Etkinlikler →
a. Öfke ve şiddet üzerine yazıda Erich Fromm'un hangi eserinden alıntı yapılıyor?
b. Öfke ve şiddet üzerine yazının "Erich Fromm, Sevginin" ile başlayıp "bu istekten kaynaklanır." kısmına kadar süren bölümünü, "tabancası" yerine "silahı" koyarak güncelleyin.
c. Aşağıdaki ifadeler öfke ve şiddet üzerine yazıyla uyuşuyor mu? Her biri için evet ya da hayır deyin ve buna karar vermenizi sağlayan sözleri yazıdan aynen aktarın.
(i) Yazara göre öfke psikolojik bir sayrılık olarak nitelendirilebilir.
(ii) Fromm'a göre yaşamı yok etmek yalnızca şiddete başvurmayı gerektirir.
(iii) Yazar, Spielberg'in öfke tanımını eksik bulur.

━━━ Okuma Parçası ━━━

Şiddetten yana değil güzelden yana öfke | Halit Payza

Şubat 12, 2021

Şiddetten yana değil güzelden yana öfke | Halit Payza

Öfke ve şiddet bir ve aynı şey değil. Dr. Charles Spielberg’e ‘hafif bir rahatsızlıktan, şiddetli kızgınlık ve hiddete kadar değişebilen bir duygudur’ öfke. Bu tanım eksiktir. Öfke psikolojik bir sayrılık olarak nitelendirilemez, haklı olarak oluşan öfke de tıbbi bir semptom olarak kabul edilemez. Öfke haksızlığa, adaletsizliğe tepki olarak ortaya çıkan ahlaksal bir duygu da olabilir, şiddete dönüşmediği sürece. Teolojik olarak İncil’de Rab da öfkelidir. “O gün onlara öfkeleneceğim, onları terk edeceğim. Yüzümü onlardan çevireceğim. Başkalarına yem olacaklar, başlarına sayısız kötülükler, sıkıntılar gelecek. O gün, ‘Tanrımız bizimle olmadığı için bu kötülükler başımıza geldi’ diyecekler.” Rab söylüyor, söylemekle kalmayıp öfkesini gösteriyor, Sodom ve Gomora’nın üzerine öfkesini yağdırıyor, yerle bir ediyor, gökten ateşler yağdırıyor. Cezalandırmak için acının her türünün yaşatılacağı cehennemi inşa ediyor. Teolojideki yaratıcı öfkenin ötesine geçiyor, şiddeti meşru kılıyor ve cezalandırmayı hak görüyor.

Erich Fromm, Sevginin ve Şiddetin Kaynağı’nda yaratamayan insanın yok etmek istediğini yazar; “Yaşam yaratmak, güçsüz insanda bulunmayan birtakım nitelikleri gerektirir. Yaşamı yok etmekse yalnızca bir tek niteliği -şiddete başvurmayı- gerektirir. Güçsüz insan, tabancası, bıçağı ya da kuvvetli bir bileği olduğu sürece başkalarının ya da kendisinin içindeki yaşamı yok ederek onu aşabilir. Böylece, kendisini yadsıyan yaşamdan öç almış olur. Ödünleyici şiddet, güçsüzlükten doğan ve güçsüzlüğü ödünleyen bir şiddet türüdür. Yaratamayan bir insan, yok etmek ister, yaratırken, yok ederken salt bir yaratık olma rolünün ötesine geçer.”  Şiddet bu istekten kaynaklanır.

━━━ Çıkarılan Kayıtlar ━━━

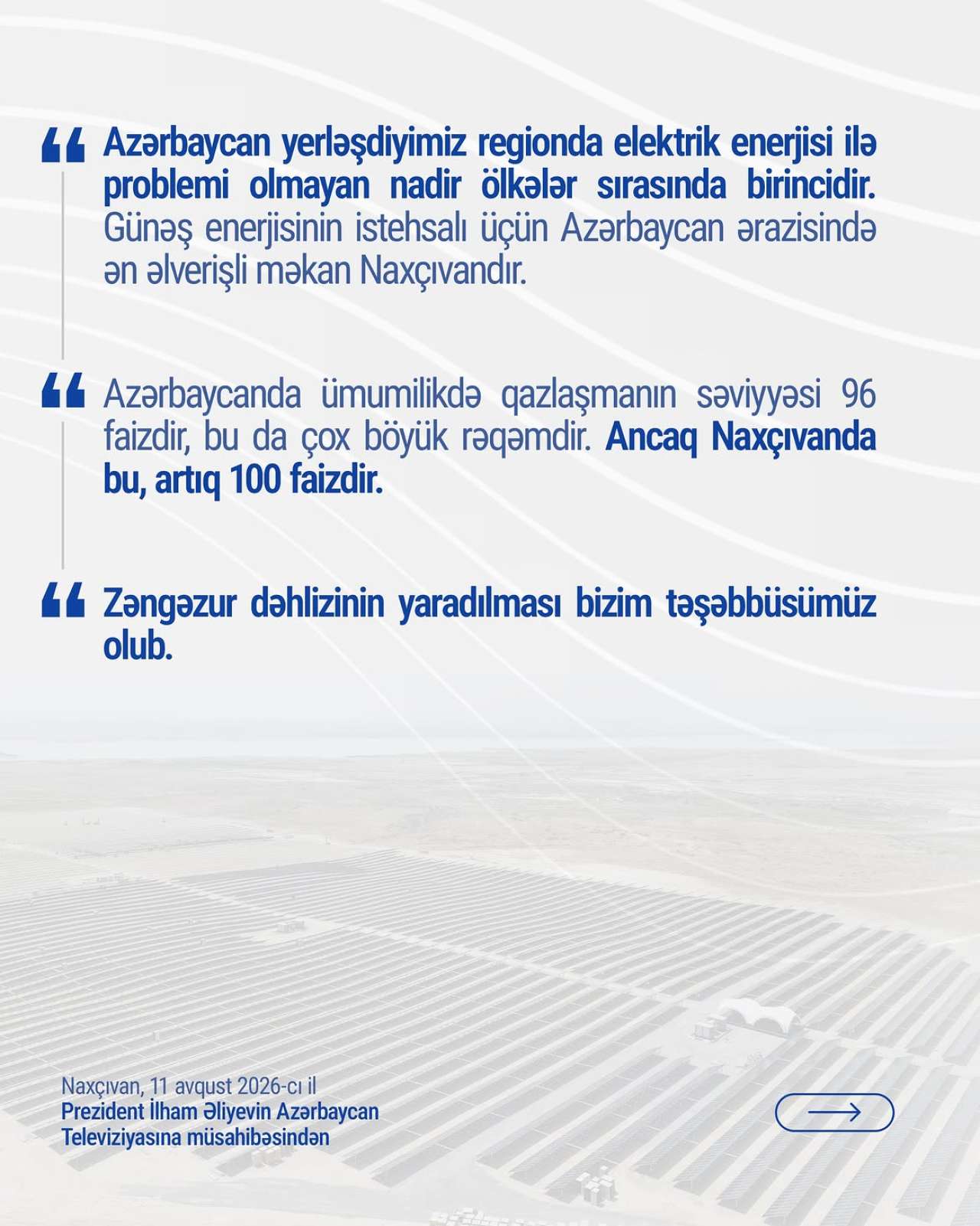 “ Azərbaycan yerləşdiyimiz regionda elektrik enerjisi ilə problemi olmayan nadir ölkələr sırasında birincidir. Günəş enerjisinin istehsalı üçün Azərbaycan ərazisində ən əlverişli məkan Naxçıvandır.

“ Azərbaycanda ümumilikdə qazlaşmanın səviyyəsi 96 faizdir, bu da çox böyük rəqəmdir. Ancaq Naxçıvanda bu, artıq 100 faizdir.

“ Zəngəzur dəhlizinin yaradılması bizim təşəbbüsümüz olub.

Naxçıvan, 11 avqust 2026-cı il
Prezident İlham Əliyevin Azərbaycan Televiziyasına müsahibəsindən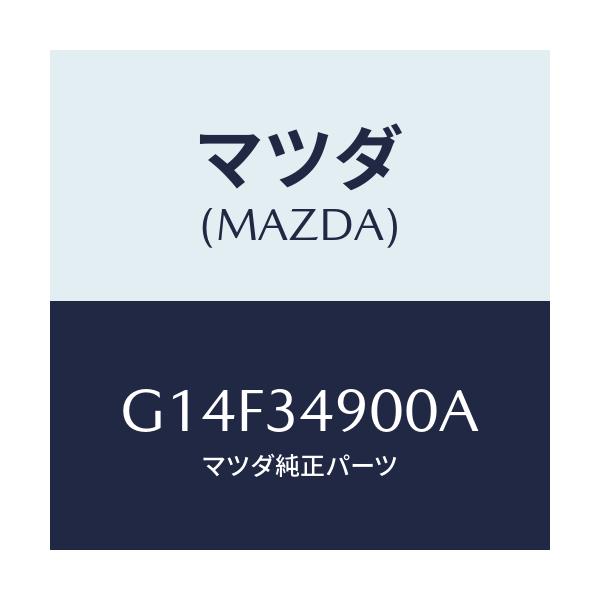 マツダ
(MAZDA)

G14F34900A
マツダ純正パーツ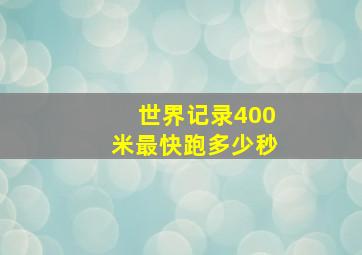 世界记录400米最快跑多少秒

━━━

Çözümlü Sorular →
a. Sevginin ve Şiddetin Kaynağı

b.
Erich Fromm, Sevginin ve Şiddetin Kaynağı’nda yaratamayan insanın yok etmek istediğini yazar; “Yaşam yaratmak, güçsüz insanda bulunmayan birtakım nitelikleri gerektirir. Yaşamı yok etmekse yalnızca bir tek niteliği -şiddete başvurmayı- gerektirir. Güçsüz insan, silahı, bıçağı ya da kuvvetli bir bileği olduğu sürece başkalarının ya da kendisinin içindeki yaşamı yok ederek onu aşabilir. Böylece, kendisini yadsıyan yaşamdan öç almış olur. Ödünleyici şiddet, güçsüzlükten doğan ve güçsüzlüğü ödünleyen bir şiddet türüdür. Yaratamayan bir insan, yok etmek ister, yaratırken, yok ederken salt bir yaratık olma rolünün ötesine geçer.”  Şiddet bu istekten kaynaklanır.

c.
(i) Hayır: "Öfke psikolojik bir sayrılık olarak nitelendirilemez"
(ii) Evet: "Yaşamı yok etmekse yalnızca bir tek niteliği -şiddete başvurmayı- gerektirir."
(iii) Evet: "Bu tanım eksiktir."